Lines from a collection
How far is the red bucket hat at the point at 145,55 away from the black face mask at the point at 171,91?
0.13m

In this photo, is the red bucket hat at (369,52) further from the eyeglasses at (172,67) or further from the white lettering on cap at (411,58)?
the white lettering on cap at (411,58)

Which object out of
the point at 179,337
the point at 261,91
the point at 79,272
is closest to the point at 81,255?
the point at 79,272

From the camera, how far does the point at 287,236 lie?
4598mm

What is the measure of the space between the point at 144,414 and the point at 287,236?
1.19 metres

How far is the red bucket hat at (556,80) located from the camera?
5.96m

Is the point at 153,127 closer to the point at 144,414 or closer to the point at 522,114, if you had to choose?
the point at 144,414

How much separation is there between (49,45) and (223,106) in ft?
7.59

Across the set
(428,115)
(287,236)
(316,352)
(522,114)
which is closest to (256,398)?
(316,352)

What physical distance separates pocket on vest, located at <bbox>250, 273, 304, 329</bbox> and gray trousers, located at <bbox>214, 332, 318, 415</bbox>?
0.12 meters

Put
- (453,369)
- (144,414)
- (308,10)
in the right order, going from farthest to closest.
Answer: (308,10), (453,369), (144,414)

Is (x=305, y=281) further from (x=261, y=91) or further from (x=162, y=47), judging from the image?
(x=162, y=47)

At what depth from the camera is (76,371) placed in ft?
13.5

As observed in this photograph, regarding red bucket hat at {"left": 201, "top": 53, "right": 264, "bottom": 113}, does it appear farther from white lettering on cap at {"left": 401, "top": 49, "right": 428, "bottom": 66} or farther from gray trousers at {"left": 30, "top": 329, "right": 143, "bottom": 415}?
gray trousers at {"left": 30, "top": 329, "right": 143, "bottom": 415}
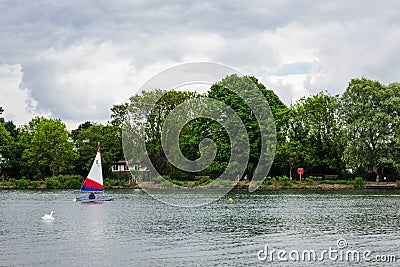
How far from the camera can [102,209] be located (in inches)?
1922

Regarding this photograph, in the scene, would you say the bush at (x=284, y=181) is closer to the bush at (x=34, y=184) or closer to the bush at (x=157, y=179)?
the bush at (x=157, y=179)

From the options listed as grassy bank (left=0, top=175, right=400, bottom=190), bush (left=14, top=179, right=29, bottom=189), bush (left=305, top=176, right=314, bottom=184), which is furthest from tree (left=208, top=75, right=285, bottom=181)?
bush (left=14, top=179, right=29, bottom=189)

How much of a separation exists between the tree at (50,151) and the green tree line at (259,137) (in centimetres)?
16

## EXERCISE DESCRIPTION:
Copy out, word for word, the lines from the one holding "Is (x=305, y=281)" through the end of the lines, both ends included. Leave the pictures out of your answer.

## TASK RESULT:
Is (x=305, y=281) further from (x=261, y=91) or further from (x=162, y=47), judging from the image?
(x=162, y=47)

At what depth from the camera is (76,371) placed in ft?
13.5

As observed in this photograph, regarding red bucket hat at {"left": 201, "top": 53, "right": 264, "bottom": 113}, does it appear farther from white lettering on cap at {"left": 401, "top": 49, "right": 428, "bottom": 66} or farther from gray trousers at {"left": 30, "top": 329, "right": 143, "bottom": 415}?
gray trousers at {"left": 30, "top": 329, "right": 143, "bottom": 415}
How far from the camera can [102,209] be located (in inches)?
1922

Regarding this photograph, in the scene, would you say the bush at (x=284, y=181) is closer to the bush at (x=34, y=184) or closer to the bush at (x=157, y=179)?
the bush at (x=157, y=179)

From the options listed as grassy bank (left=0, top=175, right=400, bottom=190), bush (left=14, top=179, right=29, bottom=189), bush (left=305, top=176, right=314, bottom=184), which is furthest from tree (left=208, top=75, right=285, bottom=181)?
bush (left=14, top=179, right=29, bottom=189)

How much of a separation exists between the tree at (50,151) and the green tree line at (259,137) (in centimetres)?
16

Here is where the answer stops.